**ABOUT THIS EXERCISE:**
Find the line containing "Météo - Rainette" in the records below. Copy exactly that line and each one after it, ending at the line containing "Нарцисс, тюльпан, пролесок", and nothing more.

[Saved data entries]

=====

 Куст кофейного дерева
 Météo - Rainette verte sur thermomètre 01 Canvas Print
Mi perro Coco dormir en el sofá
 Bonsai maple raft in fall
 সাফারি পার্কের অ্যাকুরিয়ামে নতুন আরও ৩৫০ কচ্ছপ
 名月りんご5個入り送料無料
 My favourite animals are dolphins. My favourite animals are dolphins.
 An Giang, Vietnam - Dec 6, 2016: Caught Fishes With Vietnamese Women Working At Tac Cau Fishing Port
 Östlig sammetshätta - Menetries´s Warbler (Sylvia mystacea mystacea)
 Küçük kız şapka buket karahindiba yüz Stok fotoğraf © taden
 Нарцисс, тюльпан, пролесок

=====

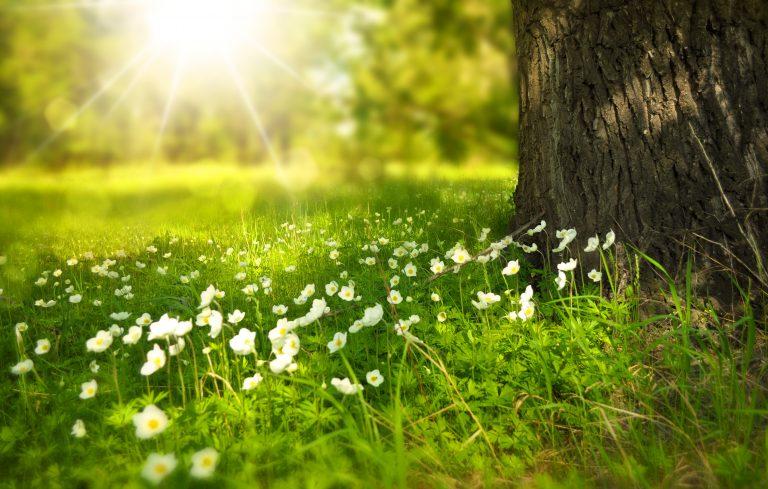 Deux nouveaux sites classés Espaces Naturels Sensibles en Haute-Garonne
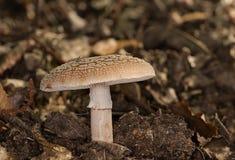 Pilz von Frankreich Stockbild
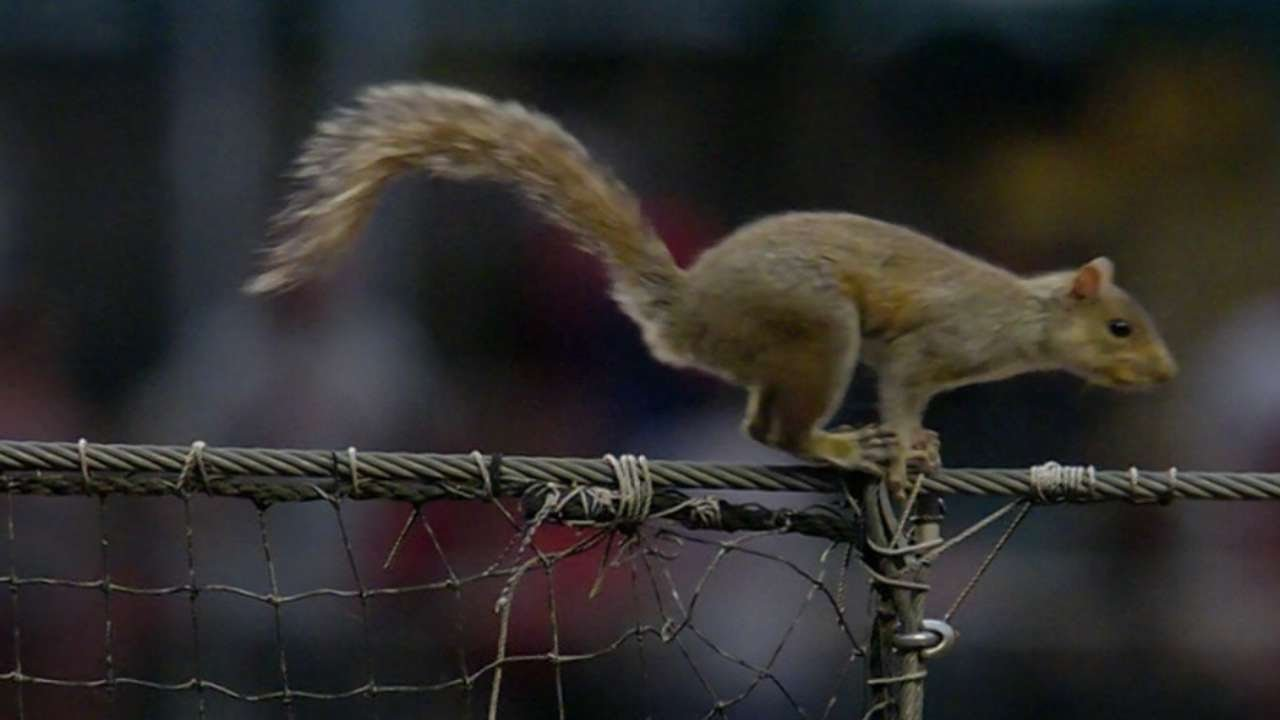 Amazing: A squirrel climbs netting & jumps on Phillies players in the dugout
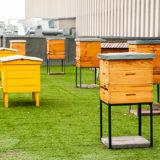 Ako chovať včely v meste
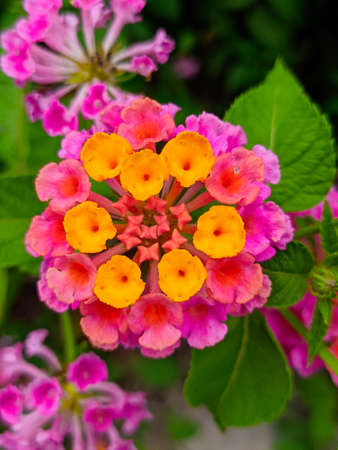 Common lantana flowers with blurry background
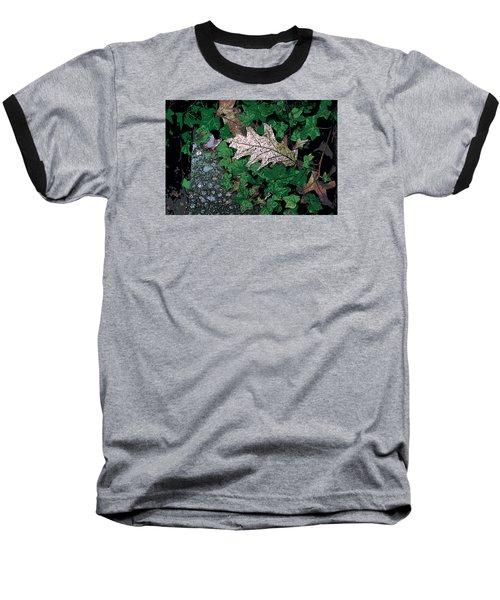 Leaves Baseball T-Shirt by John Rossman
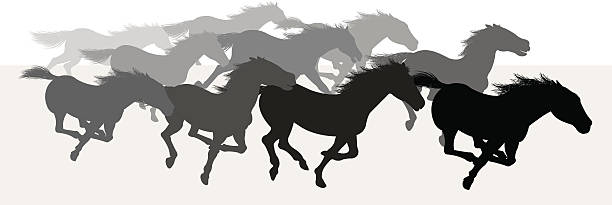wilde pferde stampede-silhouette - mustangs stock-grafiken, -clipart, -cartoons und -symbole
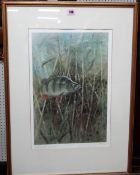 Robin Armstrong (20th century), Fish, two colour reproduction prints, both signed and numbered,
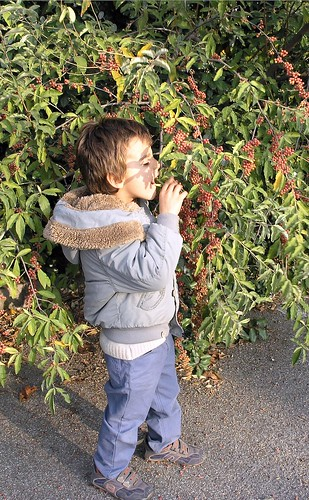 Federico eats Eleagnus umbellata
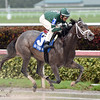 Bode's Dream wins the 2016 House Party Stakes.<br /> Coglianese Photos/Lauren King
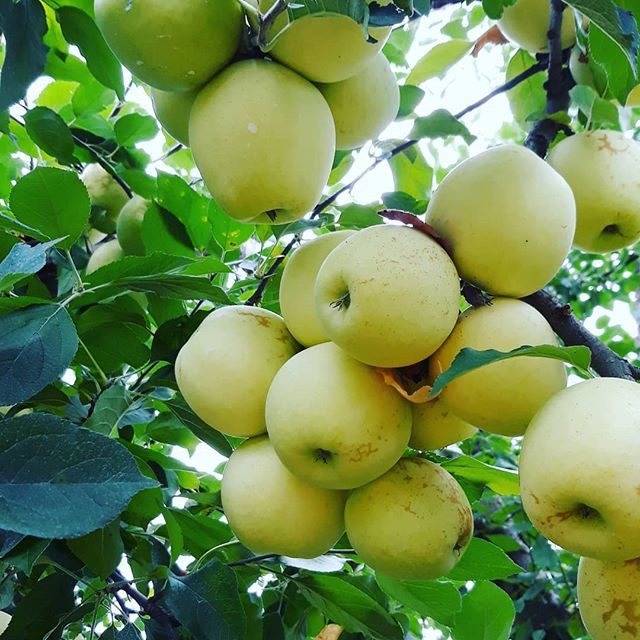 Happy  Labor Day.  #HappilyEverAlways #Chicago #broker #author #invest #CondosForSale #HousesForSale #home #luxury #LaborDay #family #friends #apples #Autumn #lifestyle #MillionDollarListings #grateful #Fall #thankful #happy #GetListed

=====

**ANSWER SECTION:**
 Météo - Rainette verte sur thermomètre 01 Canvas Print
Mi perro Coco dormir en el sofá
 Bonsai maple raft in fall
 সাফারি পার্কের অ্যাকুরিয়ামে নতুন আরও ৩৫০ কচ্ছপ
 名月りんご5個入り送料無料
 My favourite animals are dolphins. My favourite animals are dolphins.
 An Giang, Vietnam - Dec 6, 2016: Caught Fishes With Vietnamese Women Working At Tac Cau Fishing Port
 Östlig sammetshätta - Menetries´s Warbler (Sylvia mystacea mystacea)
 Küçük kız şapka buket karahindiba yüz Stok fotoğraf © taden
 Нарцисс, тюльпан, пролесок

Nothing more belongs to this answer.